Why a separate type system

The PHP type system is a serious piece of work. It is not as small as it looks from the docs. There are at least a dozen design decisions a real-world analyzer has to make about how types interact, and most of them are the difference between a useful tool and a frustrating one.

This chapter is the case for solving those problems exactly once.

The problem with bundling

Most static analyzers grow a type system organically. The analyzer is built first, the type system is whatever the analyzer needed at the moment, and the seams between the two stop existing. Three things happen.

Specification rots. The type system never becomes a thing that can be written down; its rules live in the analyzer's source as comments-near-callsites and inferred-from-tests. New contributors patch existing rules without seeing the whole; the rules drift; nobody has a complete picture; and the only way to find out what the rules are is to read every callsite.

Cross-tool divergence. If you and your colleagues use a different analyzer for different reasons — one for IDE feedback, one for CI, one for refactoring — the answers you get to the same question differ. Each analyzer disagrees with the others on at least some of: literal-int range merging, the truthiness collapse on mixed, what happens to HasMethod under intersection with a class that lacks it, whether int refines float, whether a sealed shape with all-optional keys equals an empty shape, what variance Traversable<K, V> has on each parameter. In an ideal world all three tools agree. In practice they don't, and there is no shared spec to negotiate against.

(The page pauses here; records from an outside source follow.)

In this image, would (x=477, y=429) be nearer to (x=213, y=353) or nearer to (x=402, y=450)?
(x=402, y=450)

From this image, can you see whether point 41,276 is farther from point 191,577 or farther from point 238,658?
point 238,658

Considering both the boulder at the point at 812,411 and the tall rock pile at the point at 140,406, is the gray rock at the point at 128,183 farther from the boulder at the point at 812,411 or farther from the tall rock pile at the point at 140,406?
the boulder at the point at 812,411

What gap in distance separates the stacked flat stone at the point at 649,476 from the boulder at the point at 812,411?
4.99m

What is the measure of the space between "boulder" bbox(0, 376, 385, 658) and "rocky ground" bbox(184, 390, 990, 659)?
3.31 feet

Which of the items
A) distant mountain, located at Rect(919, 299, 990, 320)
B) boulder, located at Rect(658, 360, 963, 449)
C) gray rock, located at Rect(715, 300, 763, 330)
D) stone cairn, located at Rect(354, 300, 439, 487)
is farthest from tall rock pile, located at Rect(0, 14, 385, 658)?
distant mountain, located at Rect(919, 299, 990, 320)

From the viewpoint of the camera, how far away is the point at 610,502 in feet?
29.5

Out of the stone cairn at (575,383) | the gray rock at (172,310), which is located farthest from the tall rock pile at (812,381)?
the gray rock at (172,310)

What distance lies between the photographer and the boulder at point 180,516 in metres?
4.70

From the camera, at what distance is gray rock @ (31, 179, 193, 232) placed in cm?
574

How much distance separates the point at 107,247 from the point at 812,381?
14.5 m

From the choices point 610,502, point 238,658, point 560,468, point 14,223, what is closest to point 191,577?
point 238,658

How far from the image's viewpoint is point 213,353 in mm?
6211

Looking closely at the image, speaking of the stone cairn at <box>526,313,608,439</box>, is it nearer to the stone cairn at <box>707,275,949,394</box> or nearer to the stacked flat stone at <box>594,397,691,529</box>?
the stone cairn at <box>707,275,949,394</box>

Performance is invisible. The type system is sprinkled throughout the analyzer. There is no single hot loop to optimise. The cost of a subtype_of call is one HashMap allocation here, one clone() there, one quadratic loop somewhere else, none of which look bad locally. The only people who can move the needle are the ones with the entire architecture in their head, and they are usually busy.

The bet

The bet suffete makes is that all three of those problems get easier if the type system is outside the analyzer.

Specification becomes the artifact. You can run property tests on it. You can write a book about it. You can argue about whether a particular law should hold without simultaneously arguing about which line of which analyzer file should change.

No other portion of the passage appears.